TEXT BLOCK -

● ● ● ● ● ● ●

Ovid has asked for the wisdom of the Perl Monks concerning the following question:

One of the things I like about DBI is that I can automatically trap errors.
my $dbh = DBI->connect("dbi:ODBC:$DSN", $USER, $PASSWORD, {RaiseError +=> 1});
That RaiseError statement allows subsequent calls to the database to automatically die with a message on an error. If you don't add that and fail to check for success or failure, your program can chug silently along, functioning incorrectly, without you having a clue until your boss yells at you.

My dilemma: the company that I work for has a lot of legacy code in modules that opens files, reads them, establishes database connections, etc., ALL WITHOUT CHECKING FOR SUCCESS OR FAILURE!!! I am going through and fixing these things when I find them, but I am wondering if their is a way to automatically kill your Perl script if something like open FILE, $somefile fails? I'm not talking about adding or die on all of these. I'm doing that now. I'm wanting something that will autokill the script if $! is set. That would just be a stopgap workaround, but I need to have something in place until I can plug all of the holes. (Yes, I know that most database connection failures don't set $!. Checking for a change in $! would catch the bulk of the problems).

Until I get all of these things fixed, this is going to be a nightmare. As is stands now, I just spent a couple of hours finding a bug in a huge script that I would have found immediately had they just put an "or die" after a stinkin' open statement!

Cheers,
Ovid

Replies are listed 'Best First'.
Re: Error trapping
by merlyn (Sage) on Sep 05, 2000 at 20:44 UTC
    Check into the Fatal module, included with the distribution, which overloads most of the normal built ins so that they throw trappable errors instead of simply returning false.

    -- Randal L. Schwartz, Perl hacker

RE: Error trapping
by Adam (Vicar) on Sep 05, 2000 at 20:51 UTC
    I wonder if you could tie something to $!. Although I suspect the magic nature of $! would get in the way, since I doubt that the tied function would be called when $! got set. But it was a thought.

● ● ● ● ● ● ●

RECORD SET -
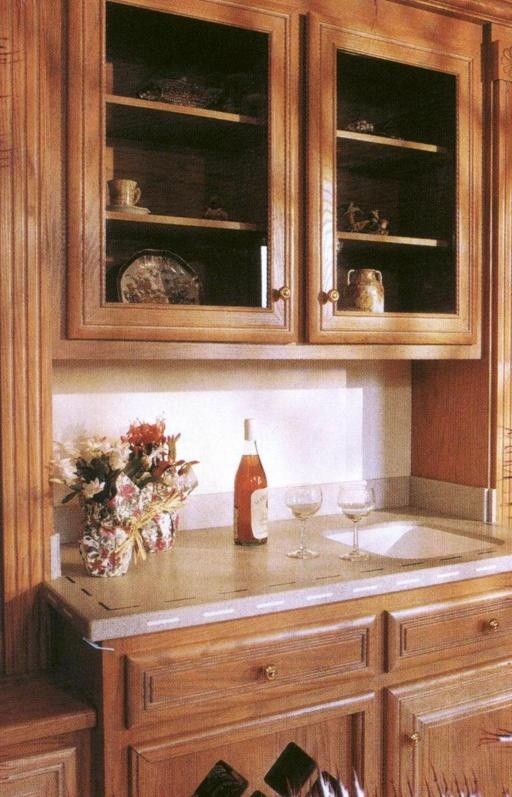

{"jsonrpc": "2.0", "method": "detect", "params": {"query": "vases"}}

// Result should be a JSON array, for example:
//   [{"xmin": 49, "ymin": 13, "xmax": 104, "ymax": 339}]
[
  {"xmin": 79, "ymin": 527, "xmax": 134, "ymax": 576},
  {"xmin": 137, "ymin": 513, "xmax": 177, "ymax": 555}
]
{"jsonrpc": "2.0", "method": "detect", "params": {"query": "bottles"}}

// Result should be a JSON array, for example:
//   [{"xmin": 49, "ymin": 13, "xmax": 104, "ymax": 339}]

● ● ● ● ● ● ●

THE PROBLEM - Write out a passage of the Perl Monks thread on error trapping word for word. Begin at the words "Ovid has asked" and stop after the words "yells at you.". The items are separate from the Perl Monks thread on error trapping.

TASK RESPONSE -
Ovid has asked for the wisdom of the Perl Monks concerning the following question:

One of the things I like about DBI is that I can automatically trap errors.
my $dbh = DBI->connect("dbi:ODBC:$DSN", $USER, $PASSWORD, {RaiseError +=> 1});
That RaiseError statement allows subsequent calls to the database to automatically die with a message on an error. If you don't add that and fail to check for success or failure, your program can chug silently along, functioning incorrectly, without you having a clue until your boss yells at you.